Paths Between Quotient Types in Cubical Agda

Question

I'm new to Cubical Agda and I am trying to define the dependent set eliminator for certain quotient types.

In particular, my quotient type is the integers, quotiented by the absolute value function (Int / rInt), defined as follows:

data Int : Set where
  pos : (n : Nat) → Int
  neg : (n : Nat) → Int

rNat : Nat -> Nat -> Type
rNat zero zero = True
rNat zero (suc b) = ⊥
rNat (suc a) zero = ⊥
rNat (suc a) (suc b) = rNat a b

abs : Int -> Nat
abs (pos x) = x
abs (neg x) = x

rNatEq : (a : Nat) -> (b : Nat) → (rNat a b) → a ≡ b
rNatEq zero zero x = refl
rNatEq (suc a) (suc b) x = cong suc (rNatEq a b x)

rInt : Int -> Int -> Type
rInt a b = rNat (abs a) (abs b)

I wish to prove/define the following hole:

depElimSetInt/rInt : (P : Int / rInt -> Set) -> (∀ x -> isSet (P x)) -> (P depConstrInt/rInt0) -> (∀ n -> (P n) -> P (depConstrInt/rIntS n)) -> ((x : Int / rInt) -> P x)
depElimSetInt/rInt P set baseCase sucCase = SetQuotients.elim set lem wellDefined where
  lem : (a : Int) → P [ a ]
  lem (pos zero) = baseCase
  lem (pos (suc n)) =  sucCase [ pos n ] (lem (pos n))
  lem (neg zero) = transport (cong P (rIntPosNegQ 0)) baseCase
  lem (neg (suc n)) = transport (cong P (rIntPosNegQ (suc n))) (sucCase [ pos n ] (lem (pos n)))
  wellDefined : (a b : Int) (r : rInt a b) → PathP (λ i → P (eq/ a b r i)) (lem a) (lem b)
  wellDefined = {!!}

where depConstrInt/rInt0 corresponds to my base case:

depConstrInt/rInt0 : Int / rInt
depConstrInt/rInt0 = [ pos 0 ]

and depConstrInt/rIntS corresponds to succesion over my quotiented integers:

depConstrInt/rIntS : Int / rInt -> Int / rInt
depConstrInt/rIntS = sucInt/rInt

wellDefined is intuitively true because the construction of r means that lem a and lem b should relate under the equivalence relation (rInt).

As lemmas, I've proven some theorems that I think may help:

rNatEquiv : (a : Nat) -> (rNat a a)
rNatEquiv zero = tt
rNatEquiv (suc a) = rNatEquiv a

rIntPosNeg : (n : Nat) → (rInt (pos n) (neg n))
rIntPosNeg n = rNatEquiv n

rIntPosNegQ : (n : Nat) -> ([_] {A = Int} {R = rInt} (pos n)  ≡ [_] {A = Int} {R = rInt} (neg n))
rIntPosNegQ n = eq/ (pos n) (neg n) (rIntPosNeg n)

rIntEquivGen : (a : Int) -> (b : Int) -> (r : rInt a b) → ([ a ] ≡ [ b ]) ≡ ([ a ] ≡ [ a ])

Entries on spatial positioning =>
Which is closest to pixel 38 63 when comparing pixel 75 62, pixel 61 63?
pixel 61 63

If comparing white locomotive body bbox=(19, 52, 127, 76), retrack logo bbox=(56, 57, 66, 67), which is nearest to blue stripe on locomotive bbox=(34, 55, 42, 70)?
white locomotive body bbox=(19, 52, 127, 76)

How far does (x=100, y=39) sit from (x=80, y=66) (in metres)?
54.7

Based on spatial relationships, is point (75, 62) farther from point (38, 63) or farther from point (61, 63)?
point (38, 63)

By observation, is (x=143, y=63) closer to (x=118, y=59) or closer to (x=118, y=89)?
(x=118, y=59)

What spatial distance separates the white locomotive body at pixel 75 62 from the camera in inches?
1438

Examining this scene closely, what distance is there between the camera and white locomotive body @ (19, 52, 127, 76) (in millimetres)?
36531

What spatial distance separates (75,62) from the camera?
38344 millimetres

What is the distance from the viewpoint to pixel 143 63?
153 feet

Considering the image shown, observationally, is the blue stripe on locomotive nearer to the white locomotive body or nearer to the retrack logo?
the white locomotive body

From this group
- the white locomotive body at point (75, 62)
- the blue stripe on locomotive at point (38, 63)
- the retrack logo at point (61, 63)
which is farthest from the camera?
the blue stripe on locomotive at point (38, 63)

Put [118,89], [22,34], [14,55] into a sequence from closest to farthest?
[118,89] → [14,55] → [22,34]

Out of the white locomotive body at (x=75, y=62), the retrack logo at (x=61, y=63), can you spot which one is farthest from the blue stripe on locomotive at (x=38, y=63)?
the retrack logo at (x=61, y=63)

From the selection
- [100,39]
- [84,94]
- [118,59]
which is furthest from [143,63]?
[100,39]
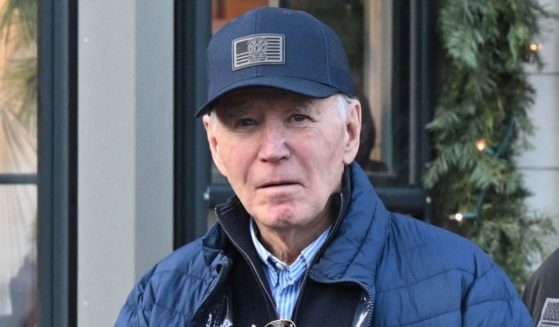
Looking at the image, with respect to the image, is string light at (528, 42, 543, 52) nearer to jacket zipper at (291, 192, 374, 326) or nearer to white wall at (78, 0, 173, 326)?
white wall at (78, 0, 173, 326)

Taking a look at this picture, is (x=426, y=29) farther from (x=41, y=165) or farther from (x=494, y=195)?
(x=41, y=165)

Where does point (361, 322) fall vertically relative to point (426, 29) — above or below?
below

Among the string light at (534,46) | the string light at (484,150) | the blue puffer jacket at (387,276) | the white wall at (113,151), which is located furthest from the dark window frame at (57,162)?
the blue puffer jacket at (387,276)

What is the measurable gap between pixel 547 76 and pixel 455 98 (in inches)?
15.0

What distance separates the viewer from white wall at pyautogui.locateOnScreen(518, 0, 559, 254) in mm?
4707

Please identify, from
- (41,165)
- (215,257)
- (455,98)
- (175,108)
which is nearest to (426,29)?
(455,98)

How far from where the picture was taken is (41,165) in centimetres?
442

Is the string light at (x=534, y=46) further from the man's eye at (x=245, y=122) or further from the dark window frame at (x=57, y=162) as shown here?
the man's eye at (x=245, y=122)

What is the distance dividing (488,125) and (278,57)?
2.49 m

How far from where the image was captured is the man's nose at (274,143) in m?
2.27

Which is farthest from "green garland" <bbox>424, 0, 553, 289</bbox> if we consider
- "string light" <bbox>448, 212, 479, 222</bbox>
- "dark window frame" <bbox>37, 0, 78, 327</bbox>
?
"dark window frame" <bbox>37, 0, 78, 327</bbox>

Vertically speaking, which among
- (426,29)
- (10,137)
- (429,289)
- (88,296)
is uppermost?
(426,29)

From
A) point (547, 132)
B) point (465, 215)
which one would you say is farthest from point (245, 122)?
point (547, 132)

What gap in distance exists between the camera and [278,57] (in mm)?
2270
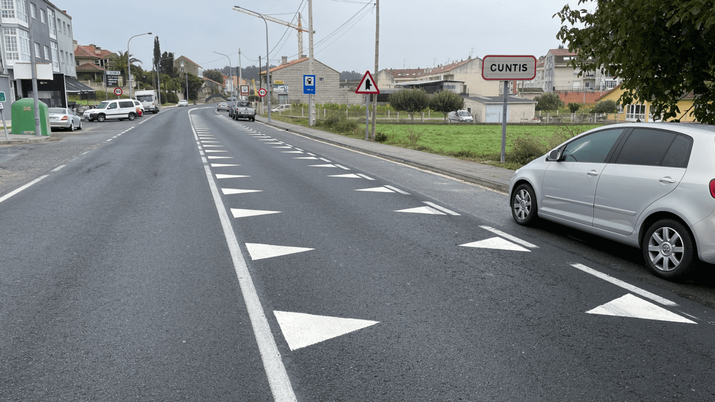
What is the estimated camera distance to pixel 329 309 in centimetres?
441

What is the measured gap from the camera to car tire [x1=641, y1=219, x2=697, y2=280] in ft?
16.6

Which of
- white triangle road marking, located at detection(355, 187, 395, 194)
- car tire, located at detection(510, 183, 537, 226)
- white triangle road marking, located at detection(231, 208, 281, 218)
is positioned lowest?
white triangle road marking, located at detection(355, 187, 395, 194)

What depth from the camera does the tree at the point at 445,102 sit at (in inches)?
2586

Exercise task 1 => Rewrite the paragraph of the Cubical Agda question that starts "wellDefined is intuitively true" so that it is shorter and keeps its main point.
Exercise task 2 => Write what comes next in the Cubical Agda question, picking up after its final line.

Exercise output 1 => wellDefined should hold because r makes lem a and lem b related under the equivalence relation rInt.

Exercise output 2 =>
rIntEquivGen a b r = subst (λ x → ([ a ] ≡ x) ≡ (([_] {R = rInt} a) ≡ [ a ])) (eq/ {R = rInt} a b r) refl

I've attempted to prove this via congP, transport, and subst, with the lemmas I have already shown (after breaking into cases), but am not sure if this is the right strategy. Thanks!

Answer 1

I have comments inside the code. I am also interested if someone could further simplify the code.

Also, keep in mind that your Int has two zeros, a positive one and a negative one.

{-# OPTIONS --cubical #-}
module test2 where

open import Cubical.Foundations.Prelude
open import Cubical.Data.Empty as ⊥
open import Cubical.Data.Nat
open import Cubical.Data.Unit renaming (Unit to ⊤)
open import Cubical.HITs.SetQuotients as SQ

data Int : Set where
  pos    : (n : ℕ) → Int
  neg : (n : ℕ) → Int

rNat : ℕ -> ℕ -> Type
rNat zero zero = ⊤
rNat zero (suc y) = ⊥
rNat (suc x) zero = ⊥
rNat (suc x) (suc y) = rNat x y

abs : Int -> ℕ
abs (pos x) = x
abs (neg x) = x

rInt : Int -> Int -> Type
rInt a b = rNat (abs a) (abs b)


dp0 : Int / rInt
dp0 = [ pos 0 ]

dS : Int / rInt -> Int / rInt
dS a = SQ.rec squash/ (λ x → [ l2 x ]) (λ a b r i → eq/ (l2 a) (l2 b) (l1 a b r) i) a where
  l2 : Int → Int
  l2 (pos n) = pos (suc n)
  l2 (neg n) = neg (suc n)
  l1 : ∀ (a b : Int) → rInt a b → rInt (l2 a) (l2 b)
  l1 (pos x) (pos y) r = r
  l1 (pos x) (neg y) r = r
  l1 (neg x) (pos y) r = r
  l1 (neg x) (neg y) r = r



depElimSetInt/rInt : (P : Int / rInt -> Set) -> (∀ x -> isSet (P x))
  -> (P [ pos 0 ])
  -> (∀ n -> (P n) -> P (dS n))
  -> ((x : Int / rInt) -> P x)
depElimSetInt/rInt P isSet Pp0 sucCase q = SQ.elim isSet lem l2 q where

  lem : (a : Int) → P [ a ]
  lem (pos zero) = Pp0
  lem (pos (suc n)) = sucCase [ pos n ] (lem (pos n))
  lem (neg zero) = transport (λ i → P (eq/ (pos zero) (neg zero) tt i)) Pp0
  lem (neg (suc n)) = sucCase [ neg n ] (lem (neg n))

  l2 : (a b : Int) (r : rInt a b) →
     PathP (λ i → P (eq/ a b r i)) (lem a) (lem b)
  l2 (pos zero) (pos zero) r = subst (λ q → PathP (λ i → P (q i)) Pp0 Pp0) l5 refl where
  -- Since Pp0 is equal with itself, we only need to prove that the path due to to eq/ is equal to the
  -- path due to refl.
    l5 : refl ≡ eq/ (pos zero) (pos zero) r
    l5 = squash/ [ pos zero ] [ pos zero ] refl (eq/ (pos zero) (pos zero) r)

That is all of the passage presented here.